Wednesday, September 23, 2015

Contested Torch

A beacon of light was lost, it seems with a death of an erstwhile feminist. Like many who were frustrated with gatekeepers in the country, she found and nurtured a space for herself elsewhere. And with her substance and persistence, her voice echoed back, so strong that she just could not be missed.

Rare is such a person that after her death, her protege could only sigh, "we suddenly need to grow up fast." While she groomed maybe one or two younger women - defended even against her contemporaries, she was generous in supporting the rest of the younger women --- both young in age and in the movements.

Unfortunately not all women have such self-consciousness over one's power nor the grace to respect the space of other women. Not demanding respect for the past or the old is the exception. The operative word is "demand" more than "respect".

It is even more appalling that some other women would be so arrogant to brag about themselves, their past entitlements and achievements, with hardly any regard to existing systems and people, including those who are supposedly in the path to discovering a new skill and a potential commitment.

Then there are the younger ones, who while espousing young feminisms, have not quite imbibed these. While their models remain the mothers of the movements, they expect their contemporaries to be of the same likeness as their idols.

Whatever happened to the I, identity, difference, process, becoming, subjectivity, location that both scholars like Stuart Hall, Avtar Brah, Luce Irigaray, Deniz Kandiyoti and even ordinary folks have imparted?

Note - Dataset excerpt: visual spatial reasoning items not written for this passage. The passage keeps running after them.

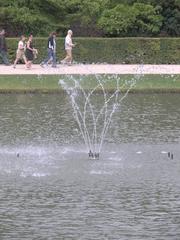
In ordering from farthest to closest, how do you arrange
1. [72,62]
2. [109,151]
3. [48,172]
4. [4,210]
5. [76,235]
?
1. [72,62]
2. [109,151]
3. [48,172]
4. [4,210]
5. [76,235]

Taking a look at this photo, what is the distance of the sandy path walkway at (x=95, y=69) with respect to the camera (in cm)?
3250

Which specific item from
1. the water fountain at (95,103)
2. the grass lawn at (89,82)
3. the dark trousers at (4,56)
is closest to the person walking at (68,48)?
the dark trousers at (4,56)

In the midst of such frustrating contradictions, there is solace among those who toil in the background, who could hardly care less of titles and entitlements. Such arrangement has generated ease for them and their colleagues, who have found renewed faith among themselves towards carving their own spaces.

Because for the more self-assured, it is not about passing the torch from the old to the young. It is about enabling the latter to create the torches that will light the paths they have chosen, paths that are littered with learning and daring, paths for self-discovery.

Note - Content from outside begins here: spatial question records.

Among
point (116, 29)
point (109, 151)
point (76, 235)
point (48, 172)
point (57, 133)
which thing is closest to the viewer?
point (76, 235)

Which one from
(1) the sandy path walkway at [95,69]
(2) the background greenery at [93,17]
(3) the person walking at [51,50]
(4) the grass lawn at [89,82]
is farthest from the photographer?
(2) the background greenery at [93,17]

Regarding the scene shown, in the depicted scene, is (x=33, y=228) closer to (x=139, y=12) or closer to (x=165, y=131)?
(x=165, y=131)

Friday, September 18, 2015

(Dis)placing Home

The long queues at the airport are once more shortened by conversations with strangers. While the day's headline was capped by Grace Poe's bid for the presidency and the re-emergence of citizenship issues, I met a woman for whom nation has not meant as much as providing food on the table miles and miles away.

Meet Minda, a 40 year-old domestic worker from Kuwait. While I kept myself busy recharging my phone and surfing the internet while falling in line before the check-in counter, I was disrupted by an assertive voice that asked, "magkano bili mo sa ticket mo" (how much did you pay for your ticket). As I was flying solo, I did not bother to turn and pick out a face behind the voice, until she nudged me. Surprised, it took me sometime to respond.

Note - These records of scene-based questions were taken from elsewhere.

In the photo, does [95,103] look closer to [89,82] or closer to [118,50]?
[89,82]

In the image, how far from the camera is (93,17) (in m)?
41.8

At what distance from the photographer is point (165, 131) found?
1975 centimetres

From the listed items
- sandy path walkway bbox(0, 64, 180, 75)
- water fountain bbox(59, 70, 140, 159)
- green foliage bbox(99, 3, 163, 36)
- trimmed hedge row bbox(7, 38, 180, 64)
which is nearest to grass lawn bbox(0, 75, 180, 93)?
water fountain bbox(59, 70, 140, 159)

"Ang mahal ng ticket ko. Halos isang buwang suweldo" (My ticket is expensive. It is worth a one-month salary)." Minda earned a meager PHP13000 a month while working for an Egyptian family. It may sound high for someone from Cotabato, but not when you are supporting oneself in a foreign land and shouldering the expenses of so many others, from basic meals to utility bills, from education to rentals.

Not too long later, she gave hints on how life has been, referring to the never-ending suffering, "hirap" as a low-paid domestic helper in a conservative household. At that moment, she was like a child who was telling her parents how her playmates wronged her and at once a  grown woman whose certainty of not returning to Kuwait was forged by stone and fire.

"Nakumpleto mo naman eh" (You completed it), I remarked about her finishing her two-year contract in the end, despite the odds. Minda seemed to have felt the sense of achievement. But still not quite. For she knew that there was hollowness over a her self-proclaimed mantra, "tapos na ang pagtitiis" (the suffering is over). 

Two years of slaving, she was coming back to a nation, unbeknownst to her as a nation. It is merely a place where much of her journeys began.